In some embodiments, an apparatus for training a language model for enhanced consistency includes a processor, and a memory accessible to the processor, the memory having stored therein at least one of programs or instructions. In some embodiments, when the programs or instructions are executed by the processor, the apparatus is configure to select at least a portion of the content data of the language model, generate reasoning statements in the form of natural language relevant to the selected portion of the content data, and train the language model using the generated reasoning statements such that a logical inference of the trained language model in response to a prompt directed to at least the selected portion of the content data is increased as compared with the logical inference of the language model in response to the same or similar prompt before the training of the language model to enhance the consistency of the language model with respect to at least the selected portion of the content data.

In some embodiments, in the apparatus the reasoning statements comprise at least one of logically related statements or chain of thought reasoning statements identifying properties of the selected portion of the content data.

In some embodiments, in the apparatus the reasoning statements are generated by at least one of a human or a machine learning model.

In some embodiments, the apparatus is further configured to respond to a prompt for information using the trained language model, and verify if the response to the prompt is within a threshold of a target response to the prompt.

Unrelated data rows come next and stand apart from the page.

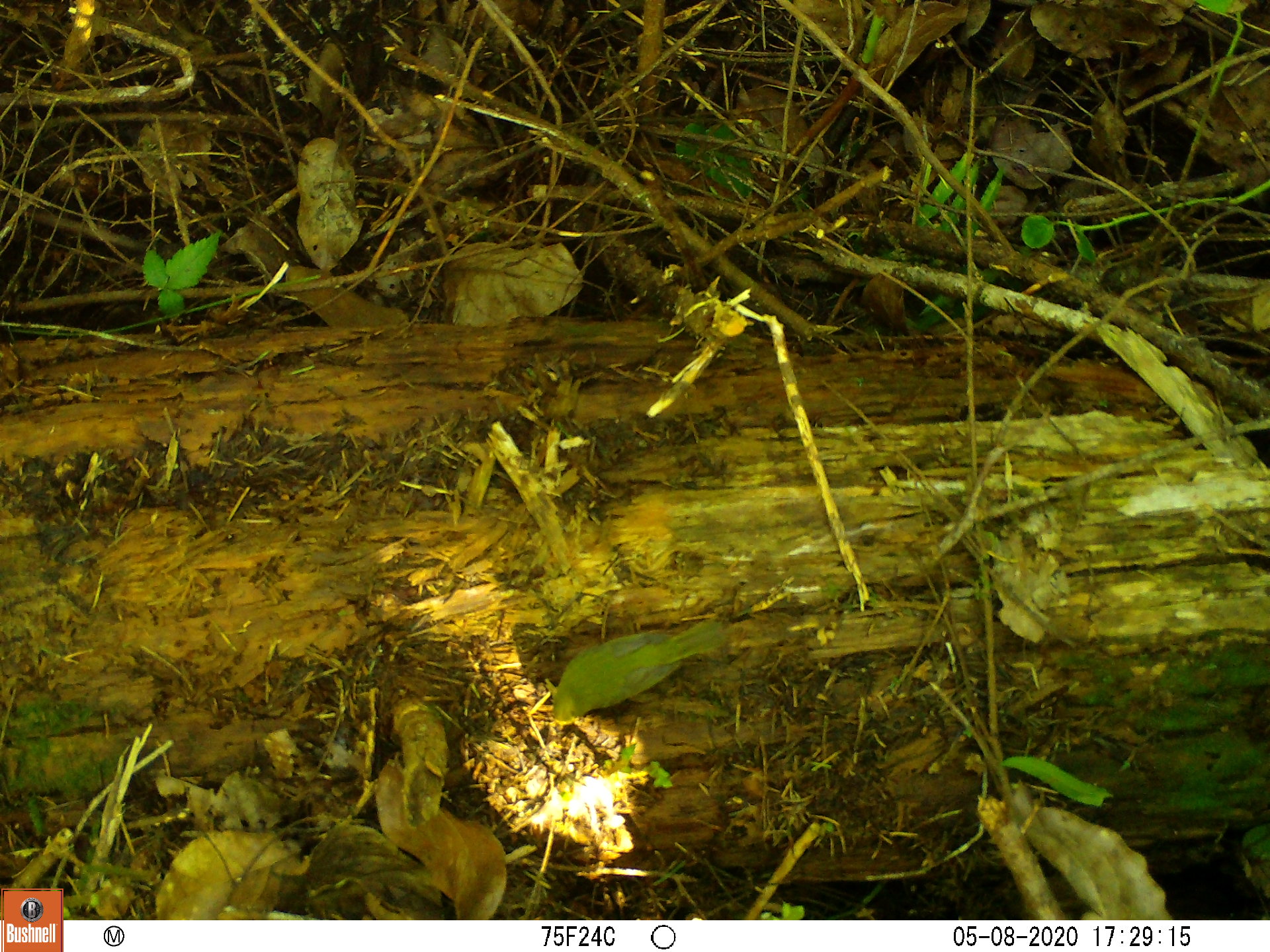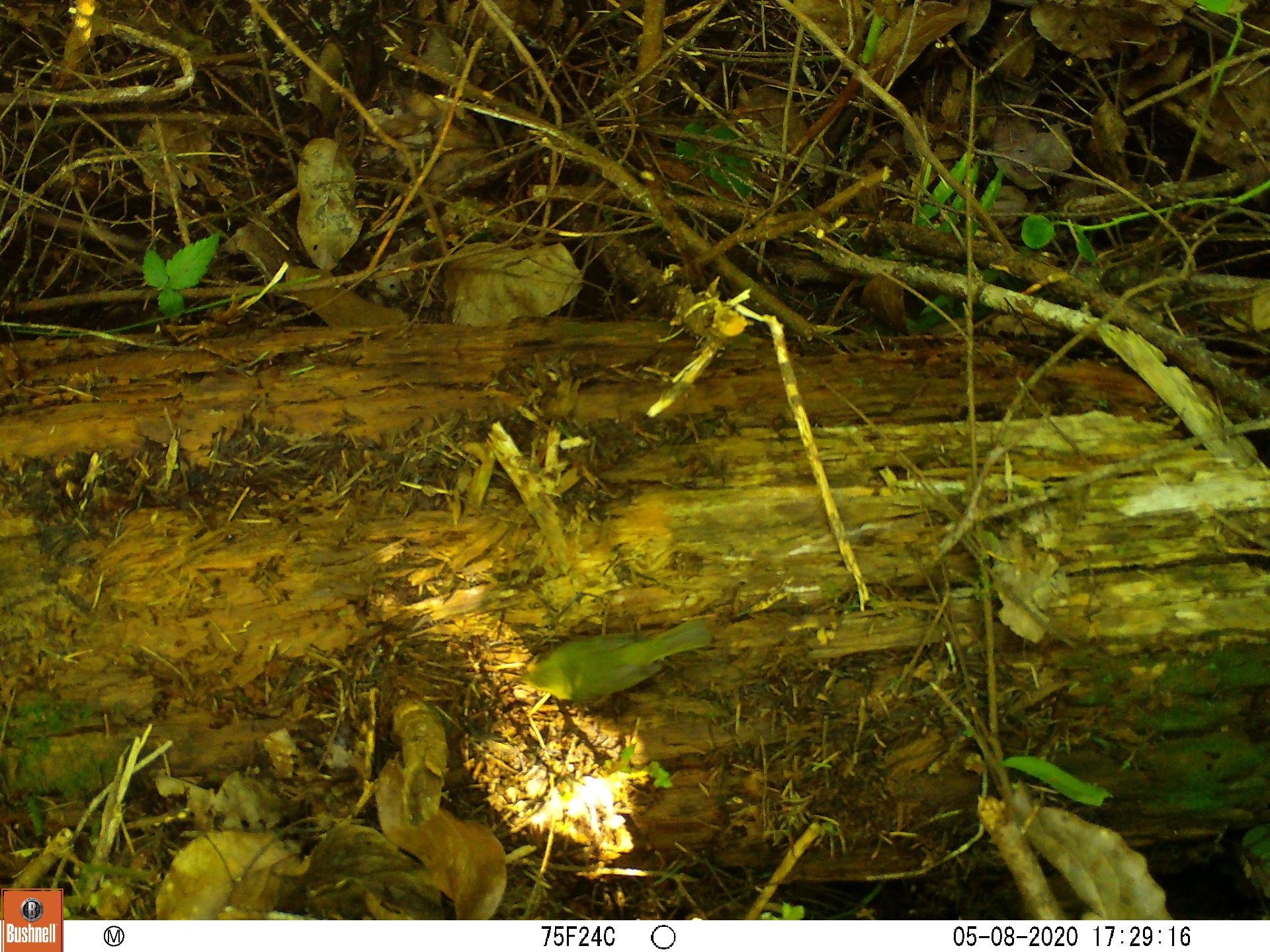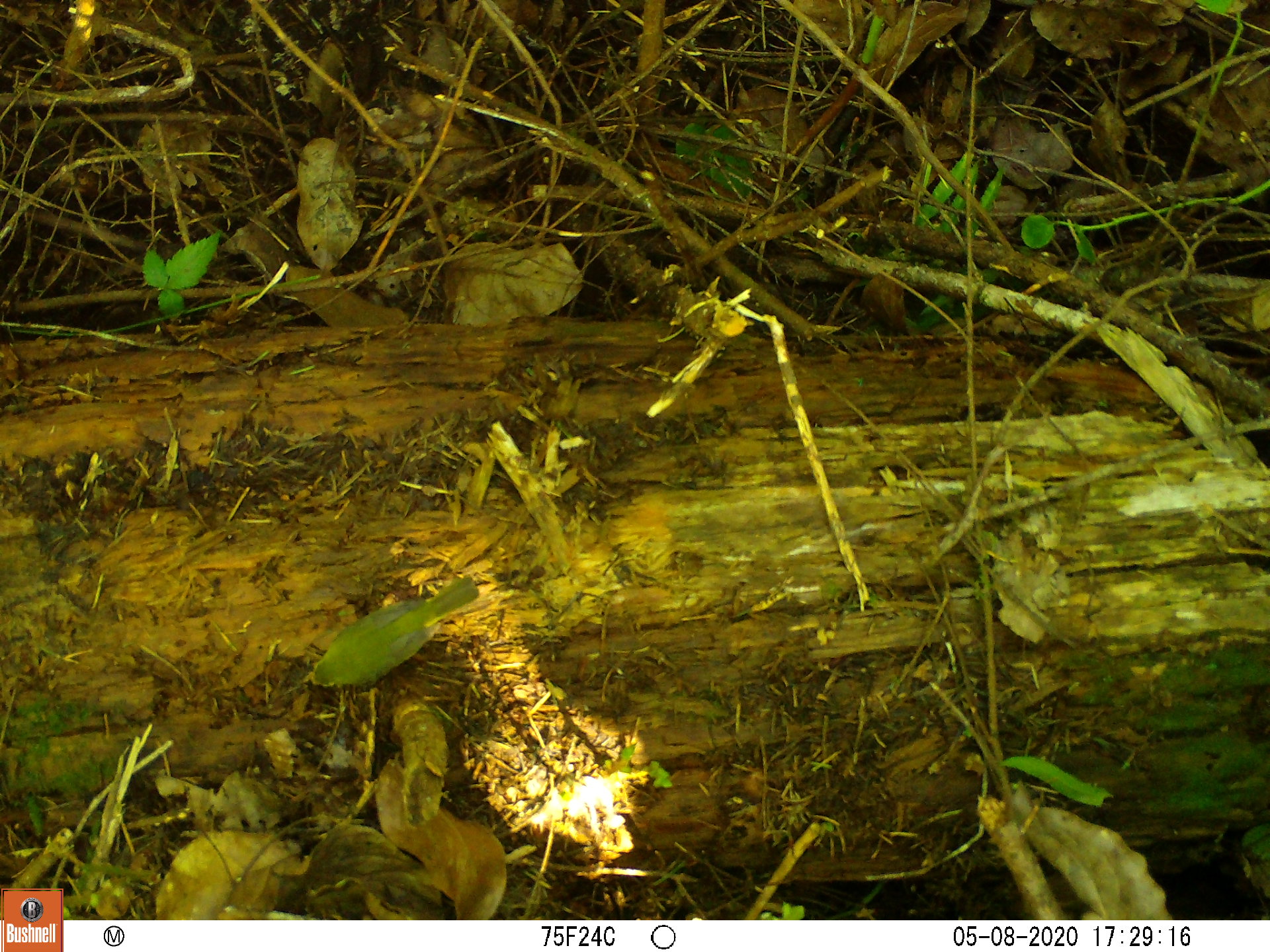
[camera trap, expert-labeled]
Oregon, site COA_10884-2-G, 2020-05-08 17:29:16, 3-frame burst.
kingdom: Animalia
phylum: Chordata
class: Aves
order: Passeriformes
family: Parulidae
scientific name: Parulidae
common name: new world warblers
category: parulidae family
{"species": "parulidae family (new world warblers) (Parulidae)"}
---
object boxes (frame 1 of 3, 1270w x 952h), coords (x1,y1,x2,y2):
parulidae family: (548,618,726,715)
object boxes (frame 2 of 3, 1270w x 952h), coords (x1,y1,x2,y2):
parulidae family: (507,610,729,720)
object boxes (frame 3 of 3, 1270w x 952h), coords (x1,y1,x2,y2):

In some embodiments, the apparatus is further configured to receive at least one prompt originating from a human and intended for the language model, generate an inference in response to the at least one prompt using the language model, receive information from the human indicating if the generated inference is within a threshold of a target inference of a response to the at least one prompt, and if the generated inference is not within the threshold, provide training data to the language model to train the language model to generate an inference that is within the threshold of the target inference.

In some embodiments, in the apparatus, the receiving at least one prompt, the generating an inference, the receiving information, and the providing training data are repeated until an inference is generated by the language model that is within the threshold of the target inference.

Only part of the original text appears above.